I am a beginner at this,
I have a classification problem and my data looks like below:
Result column is dependent variable. None of the data is Ordinal. (Name column is having 36 different names.)
As it is categorical data i tried OneHotEncoding
and i got ValueError: Number of features of the model must match the input
Which i understood and referred this : SO Question and it got fixed.
Also there was another site : Medium to solve this ValueError
by using Pandas factorize
function.
My Question is:
- what is the correct way to approach this? Should i
factorize
and applyOneHotEncoding
? - or Since my data is not Ordinal i shouldn't use factorize?

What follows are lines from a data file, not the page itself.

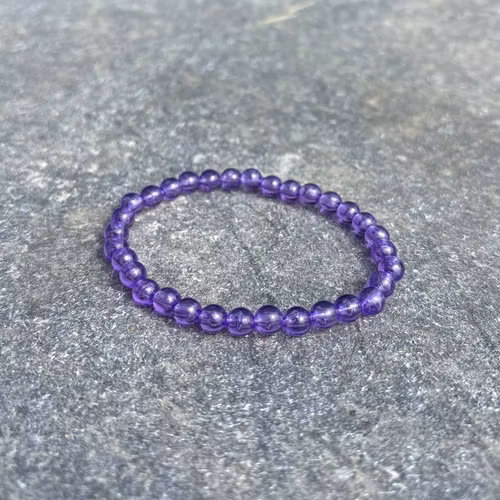 Lila armband med akrylpärlor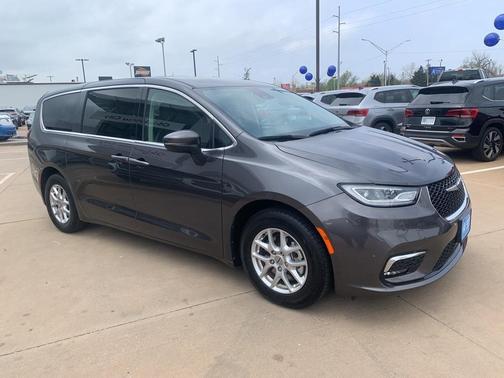 2023 Chrysler Pacifica Touring-L
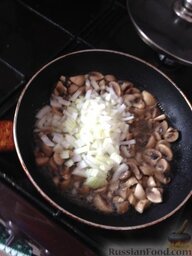 Мясо по-французски с грибами: Покрошить оставшийся лук и добавить к грибам. Жарить до прозрачности лука.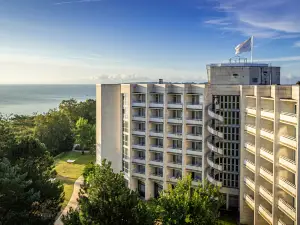 クリフ ホテル リューゲン - リゾート & スパ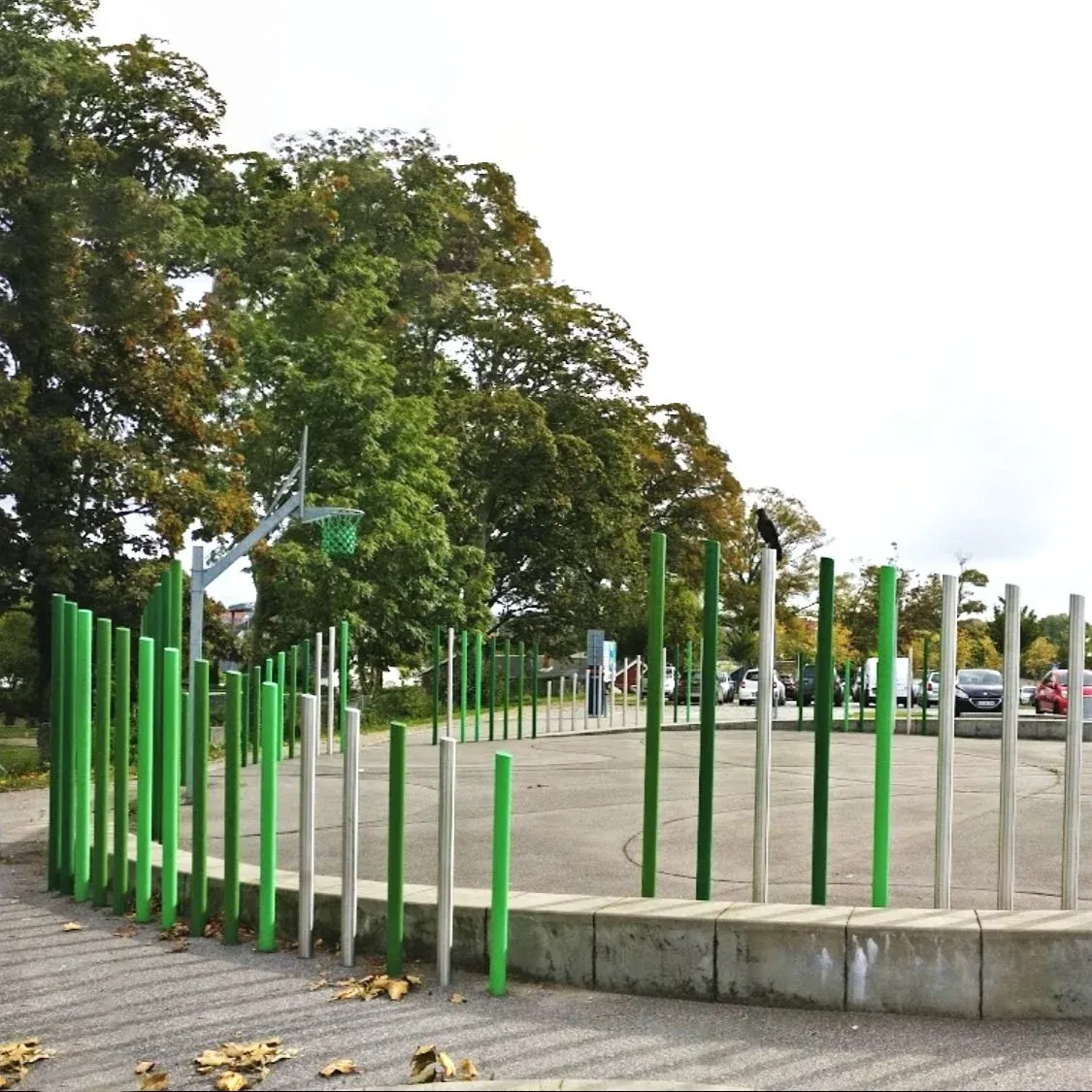 Cirkulær legeplads i Vordingborg med taktile materialer og sanseelementer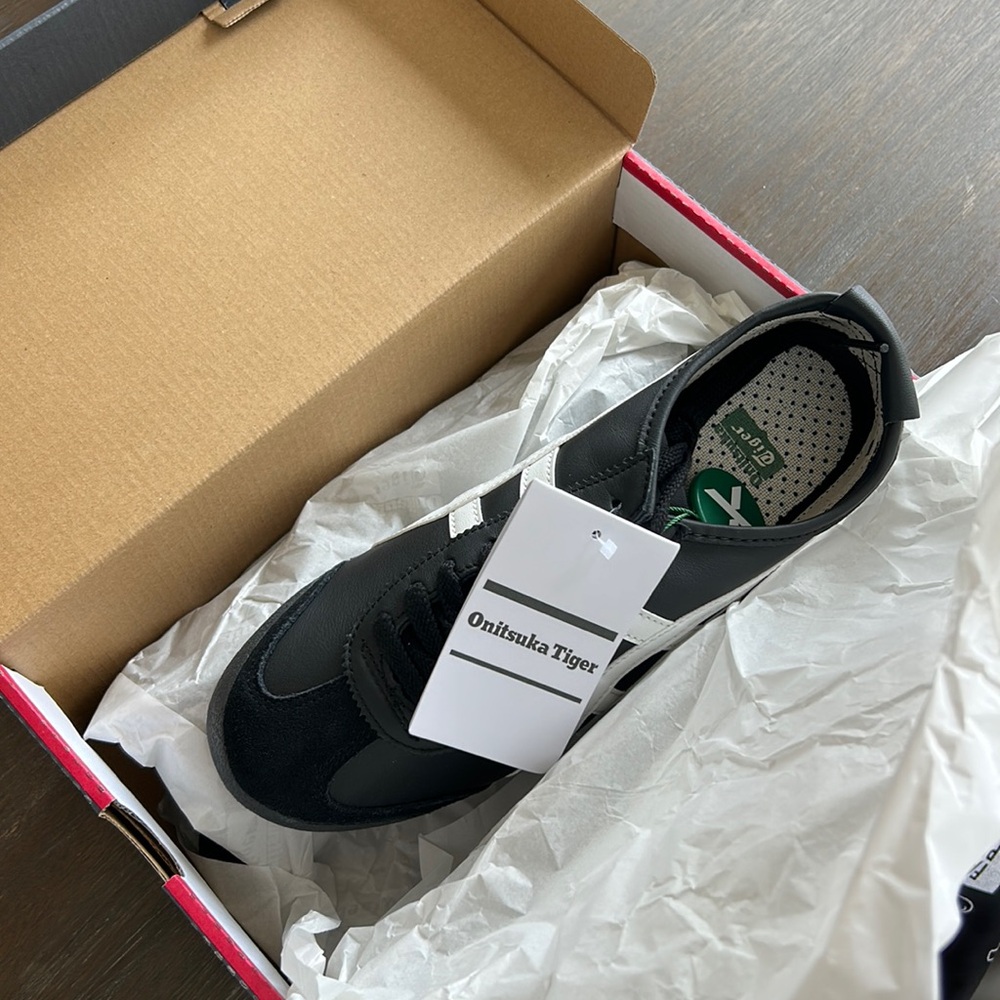 Onitsuka Tiger Black & White - BRAND NEW NEVER WORN WITH TAGS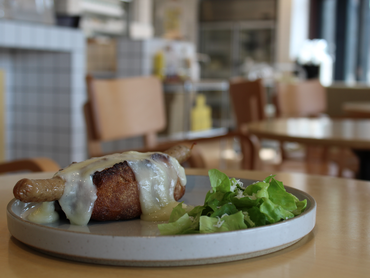 【TVなどでも話題の新施設】チーズが好きな店舗スタッフ募集！★1日3時間～OK★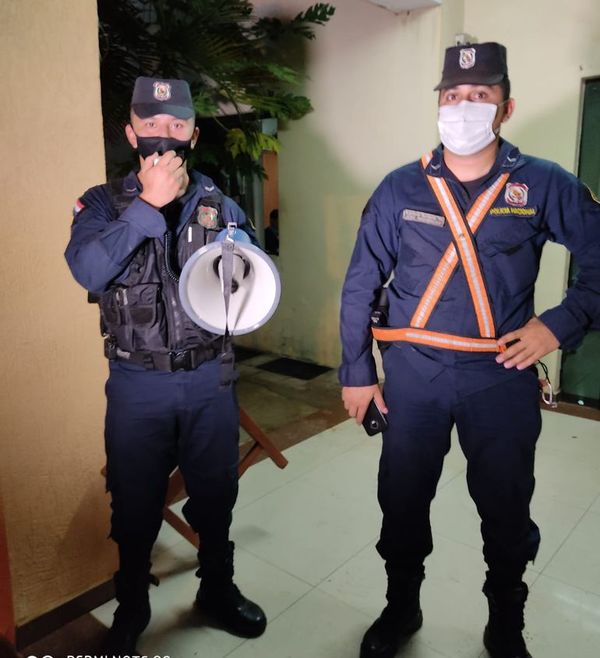 Policía apoya en la concienciación sobre uso de mascarillas  - Nacionales - ABC Color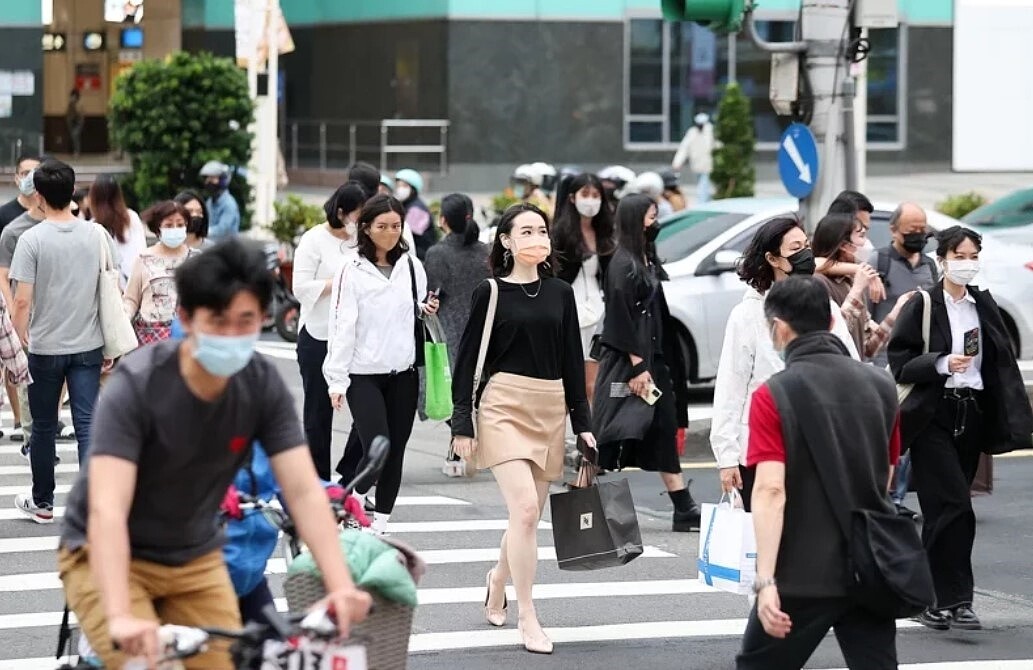 勞基法規定，15歲以上便能打工，但對於「準」職場新鮮人的高中職及大學生來說，不少人欠缺職場必備財金觀念。圖／聯合報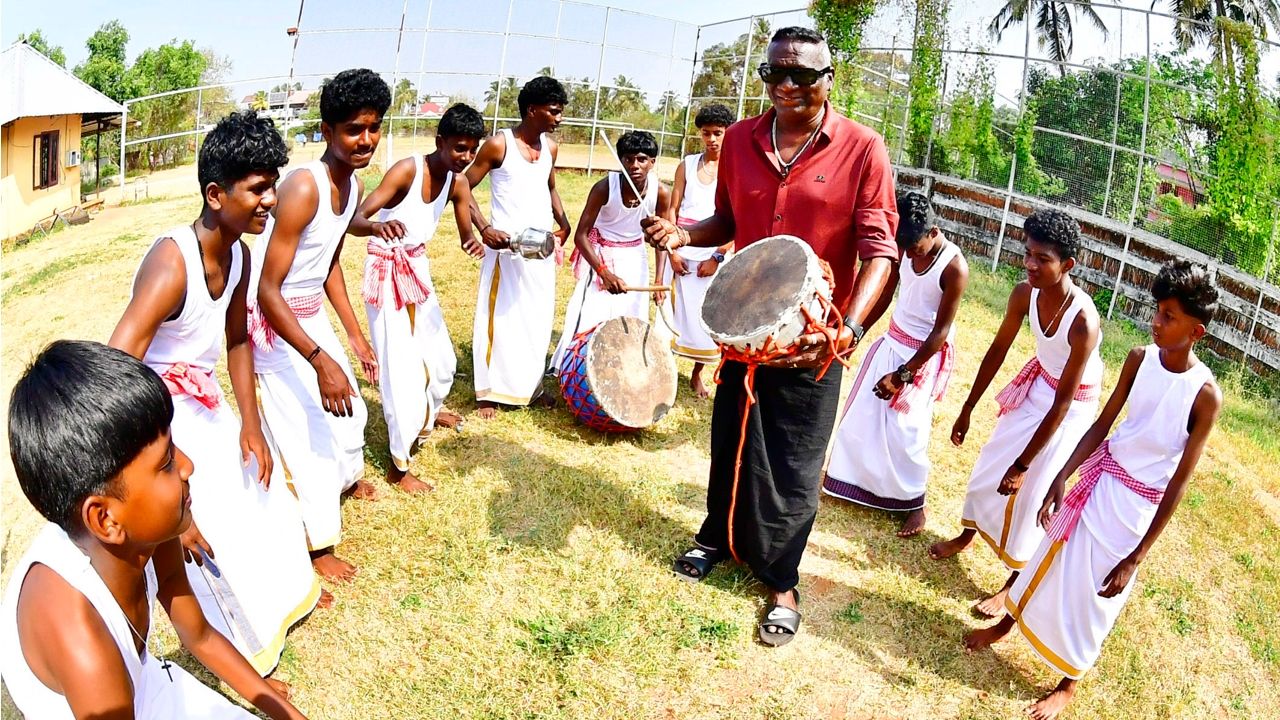 i m vijayan school kalotsavam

- I am always getting 100% accuracy. Is it because of the encoding i do ?
My code below:
Training
# -*- coding: utf-8 -*-
import numpy as np
import pandas as pd
dataset = pd.read_csv("model_data.csv")
dataset['Col1'] = pd.factorize(dataset['Col1'])[0]
dataset['Col2'] = pd.factorize(dataset['Col2'])[0]
dataset['name'] = pd.factorize(dataset['name'])[0]
dataset['ID'] = pd.factorize(dataset['ID'])[0]
X = dataset.iloc[:, 0:-1].values
y = dataset.iloc[:, -1].values
# Encoding
# Encoding categorical data
# Encoding the Independent Variable
from sklearn.compose import make_column_transformer
from sklearn.preprocessing import OneHotEncoder
ct = make_column_transformer((OneHotEncoder(sparse='False'), [0,1,2,3]), remainder = 'passthrough')
X = ct.fit_transform(X)
# Encoding the Dependent Variable
from sklearn.preprocessing import LabelEncoder
le = LabelEncoder()
y = le.fit_transform(y)
print(y)
#
from sklearn.model_selection import train_test_split
X_train, X_test, y_train, y_test = train_test_split(X, y, test_size = 0.20, random_state = 0)
from sklearn.ensemble import RandomForestClassifier
classifier = RandomForestClassifier(n_estimators = 5, criterion = 'entropy', max_depth = 5, random_state = 0)
classifier.fit(X_train, y_train)
# Predicting the Test set results
y_pred = classifier.predict(X_test)
Testing
test_data_set = pd.read_csv("test_data.csv")
test_data_set['Col1'] = pd.factorize(test_data_set['Col1'])[0]
test_data_set['Col2'] = pd.factorize(test_data_set['Col2'])[0]
test_data_set['name'] = pd.factorize(test_data_set['name'])[0]
test_data_set['ID'] = pd.factorize(test_data_set['ID'])[0]
X_test_data = test_data_set.iloc[:, 0:-1].values
y_test_data = test_data_set.iloc[:, -1].values
y_test_data = le.transform(y_test_data)
classifier.fit(X_test_data, y_test_data) #fixes ValueError
y_test_pred = classifier.predict(X_test_data)
from sklearn.metrics import confusion_matrix, accuracy_score
cm = confusion_matrix(y_test_data, y_test_pred)
print(cm)
print(accuracy_score(y_test_data, y_test_pred))
EDIT:
- Number of rows in my dataset is 2000.
- The result
accuracy_score
is 1.0
Confusion Matrix
[[113 0]
[ 0 30]]
I am not sure i have around 2000 rows but my TP and TN together has only 143 counts.